# Shaggy grey Auction Donkey



## Red Gate Farm (Aug 28, 2011)

We were at the local horse auction last night. I wasn't there to pick up anything living, but I do like to walk around the pens and see what's being sold.

There were a few donkeys, and even a couple of really pretty mini mules, but this grey fella was just standing there. He was thin and his hooves really needed work. He kept to the middle of the pen so no one could touch him, but stood quiet with those big shaggy ears forward. He had the most abundant "bangs"! He needed a good brush, some groceries and a lot of work on those hooves.

I don't know why, but I just stood there and chatted him up, then walked around some more and found myself back at his pen and rested my hand on the railing while I talked to him again. He stepped forward, sniffed my hand, and we spent a nice five minutes with pats and scratches between his ears and over those shaggy bangs.

I had to sit on my hands when he came into the ring. My hubby kept saying, "No don't bid, no don't bid". I hope he got a good home:-(


----------



## Golden Horse (Feb 20, 2010)

Should of bought him and shipped him here! What sort of prices did they make? Mini mules and donks can make good money here sometimes


----------



## Mulefeather (Feb 22, 2014)

I hate going to auctions and seeing donkeys/mules there. Some of them just look like a stuffed toy that's lost their child, and breaks my heart every time. I found myself looking at the BLM internet adoptions, apparently the one coming up in a few days has quite a number of burros listed. 

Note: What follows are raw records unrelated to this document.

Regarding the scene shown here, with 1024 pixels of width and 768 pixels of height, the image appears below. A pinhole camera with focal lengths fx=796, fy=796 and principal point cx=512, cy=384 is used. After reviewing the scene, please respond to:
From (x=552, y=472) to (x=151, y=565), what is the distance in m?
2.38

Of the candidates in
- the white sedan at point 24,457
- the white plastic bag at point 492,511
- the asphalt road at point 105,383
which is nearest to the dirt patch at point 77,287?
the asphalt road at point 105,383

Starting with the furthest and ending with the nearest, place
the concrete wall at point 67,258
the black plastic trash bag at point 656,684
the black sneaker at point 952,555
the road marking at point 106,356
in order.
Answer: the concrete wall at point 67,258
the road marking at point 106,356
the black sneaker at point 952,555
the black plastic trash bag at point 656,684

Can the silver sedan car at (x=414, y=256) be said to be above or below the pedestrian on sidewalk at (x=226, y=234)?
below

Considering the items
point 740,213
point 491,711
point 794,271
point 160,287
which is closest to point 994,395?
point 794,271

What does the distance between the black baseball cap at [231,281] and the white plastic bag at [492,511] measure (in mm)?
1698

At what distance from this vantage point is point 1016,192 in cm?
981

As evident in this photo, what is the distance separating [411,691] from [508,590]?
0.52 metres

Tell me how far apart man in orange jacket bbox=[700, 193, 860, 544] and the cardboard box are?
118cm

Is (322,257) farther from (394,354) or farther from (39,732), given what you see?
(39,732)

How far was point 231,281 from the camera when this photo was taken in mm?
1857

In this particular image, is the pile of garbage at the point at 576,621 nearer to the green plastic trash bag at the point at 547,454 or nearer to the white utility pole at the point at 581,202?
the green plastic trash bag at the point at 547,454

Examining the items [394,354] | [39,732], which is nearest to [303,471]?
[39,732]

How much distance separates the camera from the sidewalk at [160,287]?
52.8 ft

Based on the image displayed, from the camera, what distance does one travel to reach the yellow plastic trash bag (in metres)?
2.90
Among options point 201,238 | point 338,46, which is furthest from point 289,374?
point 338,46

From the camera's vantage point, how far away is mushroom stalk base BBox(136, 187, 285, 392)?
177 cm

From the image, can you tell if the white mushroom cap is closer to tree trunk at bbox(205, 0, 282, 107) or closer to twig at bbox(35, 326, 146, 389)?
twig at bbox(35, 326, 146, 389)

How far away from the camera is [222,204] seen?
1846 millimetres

Sigh. I need a new job so I can buy myself a long-eared birthday present


----------



## Red Gate Farm (Aug 28, 2011)

Golden Horse said:


> Should of bought him and shipped him here! What sort of prices did they make? Mini mules and donks can make good money here sometimes


Ahhh Golden, you just want an excuse for me to visit! :wink:

Prices were in the 250 - 350 range.


----------



## Zexious (Aug 2, 2013)

): This makes me sad. Poor little donk.


----------



## Golden Horse (Feb 20, 2010)

Maybe he got a nice upgrade!
_Posted via Mobile Device_


----------



## littrella (Aug 28, 2010)

That's a pretty good price. Around my neck of the woods, donkeys are only bringing 15-30$ at auction. Hope he went to a home that understands donkeys.


----------